There’s this concept in autistic community called pebbling.
Pebbling comes from the behavior of Adélie penguins. Male Adélie penguins court their mates by bringing them pebbles. The right pebble, carefully selected, offered as a gesture of love and devotion. The penguin finds the thing and brings it to the one they love. That is the whole act. That is everything.
Neurodivergent people do this constantly.
The article sent at a wee hour of the morning because it made you think of someone. The meme that could only have been sent to one specific person. The small object spotted somewhere and immediately purchased because it was exactly right for exactly them. The song, the book, the recipe, the thing you found while doing something entirely unrelated and immediately knew belonged to someone else. The pebble.
I am a prolific pebbler. I have been my whole life without having a name for it. I see something and I think of someone and the connection between the thing and the person is immediate and complete and I have to act on it. I cannot see the thing and not send it, not bring it, not somehow get it from where it is to where they are. The impulse is not optional.
This is a love language that most love language frameworks do not adequately capture. It is not gift giving in the conventional sense. It is not about the size or the expense or the occasion. It is about the noticing. The fact that you were somewhere doing something and your mind went to this person with such specificity that you found the exact thing that was theirs. The pebble is evidence of the thought. The thought is the gift.
For neurodivergent people who sometimes struggle to say I love you directly, who find emotional expression easier through action than through words, who communicate best when there is something concrete to point to, pebbling is the native language of affection. It says “I was not with you and I thought of you anyway.” It says “I know you specifically enough to know this is yours.” It says “you are in my mind even when you are not in the room.”

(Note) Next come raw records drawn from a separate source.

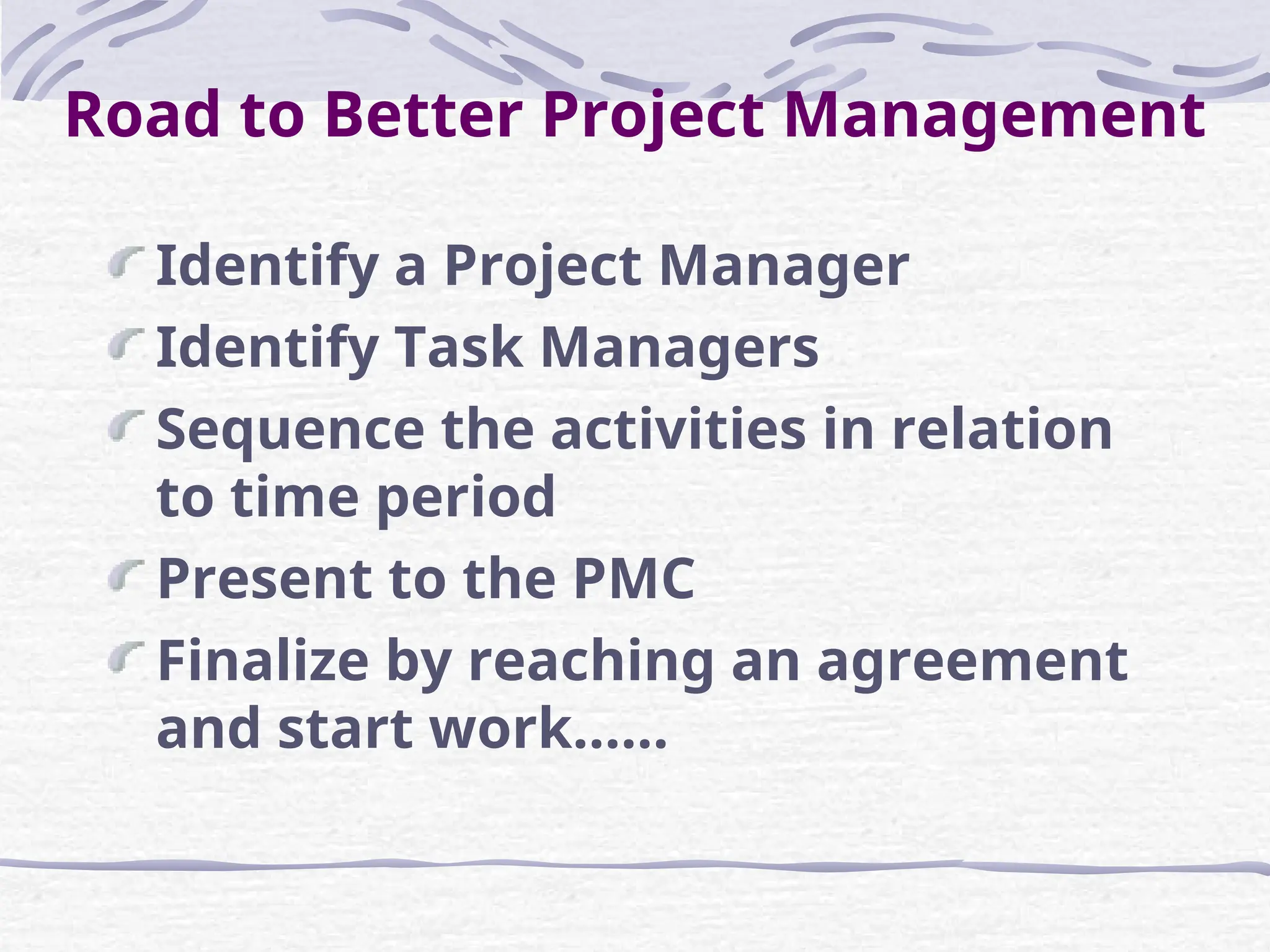 Road to Better Project Management

Identify a Project Manager

Identify Task Managers

Sequence the activities in relation to time period

Present to the PMC

Finalize by reaching an agreement and start work……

Seth receives a significant volume of pebbles. He has learned to understand what they mean, which is that I was somewhere and I thought of him, which happens frequently and always has. The articles and the memes and the cards and the letters and the small objects and the songs. Pebbles. All of them pebbles.
If someone in your life does this for you, receives it as what it is. They found something and they thought of you and they brought it to you. That is the whole of what love looks like in a certain kind of brain.
It is not a small thing. It is actually the whole thing, offered in the form of something small.